---------- Data excerpt
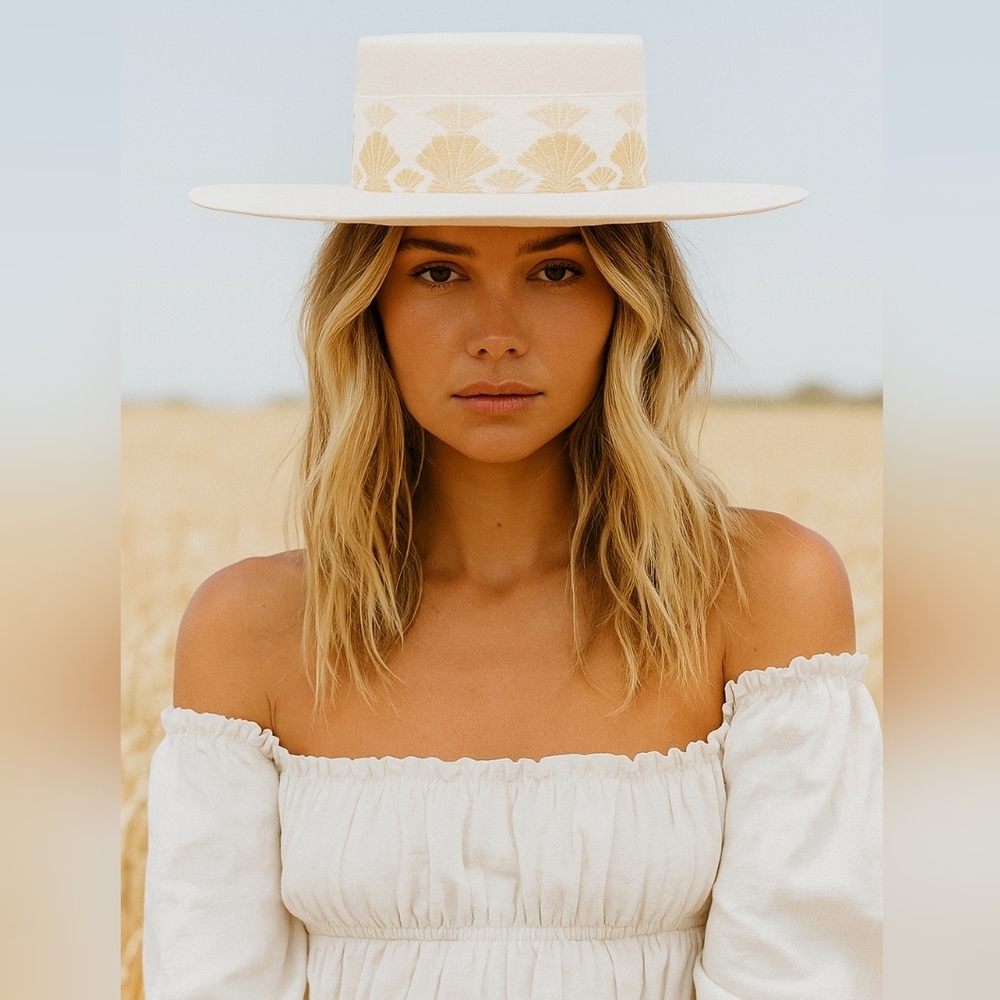 Olive & Pique The Aukai Gambler Wool Felt Hat Scallop Shell Ribbon Detail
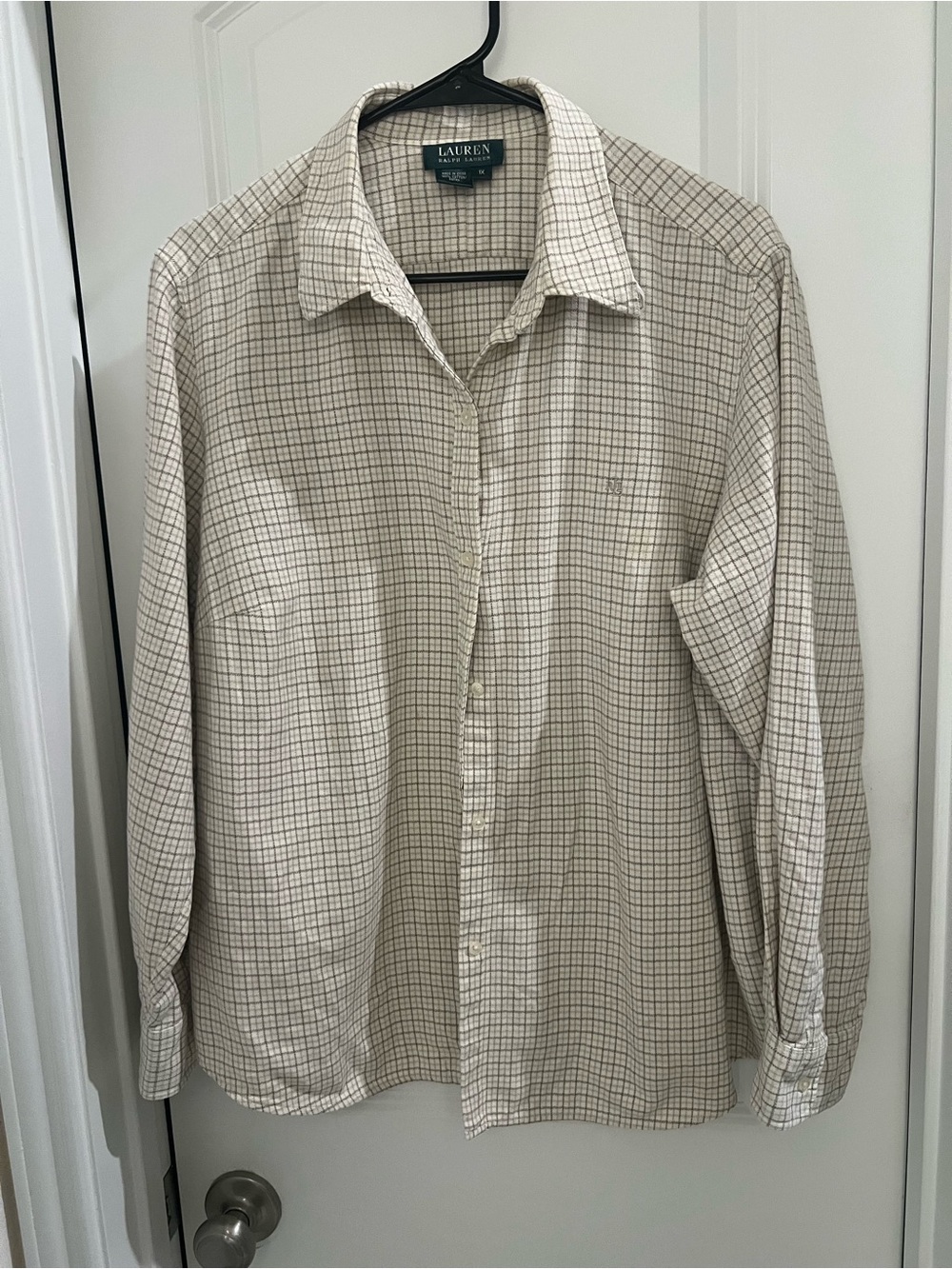 Ralph Lauren Beige and Brown Windowpane Dress Shirt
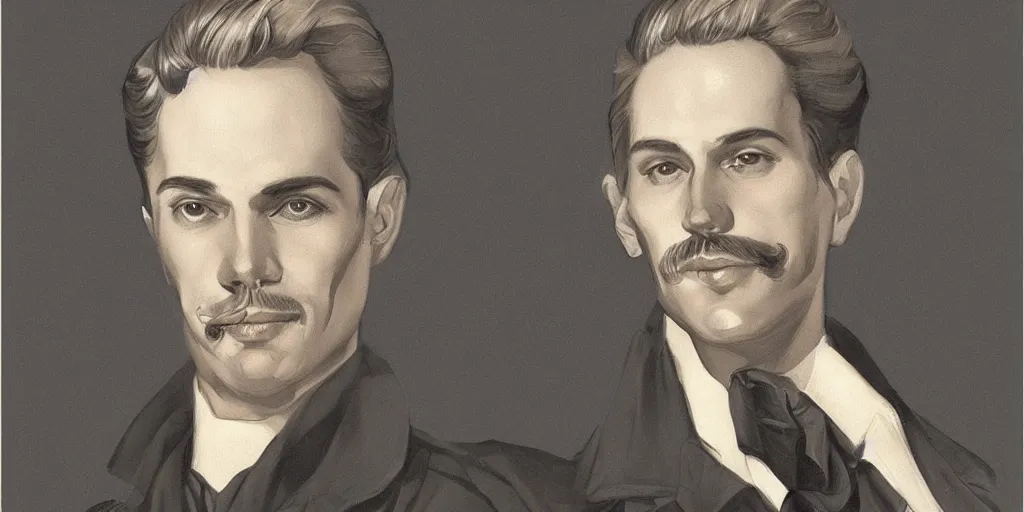 Image similar to h. levi smiley portrait by jc leyendecker, tom of finland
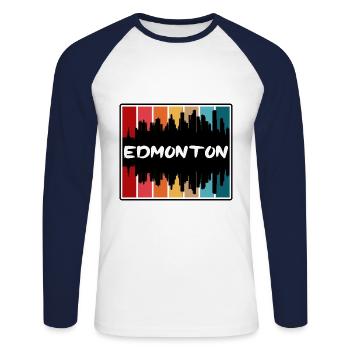 Edmonton Canada Skyline Silhouette Travel Souvenir - Unisex Long Sleeve Baseball T-Shirt - white/navy - Front - Nik (191cm)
--------------------
▸ **Task brief**
What is needed is an exact copy of the lines from the beginning of the data through the line containing "Image similar to", both included, without any pictures.

▸ **Your solution**
 Olive & Pique The Aukai Gambler Wool Felt Hat Scallop Shell Ribbon Detail
 Ralph Lauren Beige and Brown Windowpane Dress Shirt
 Image similar to h. levi smiley portrait by jc leyendecker, tom of finland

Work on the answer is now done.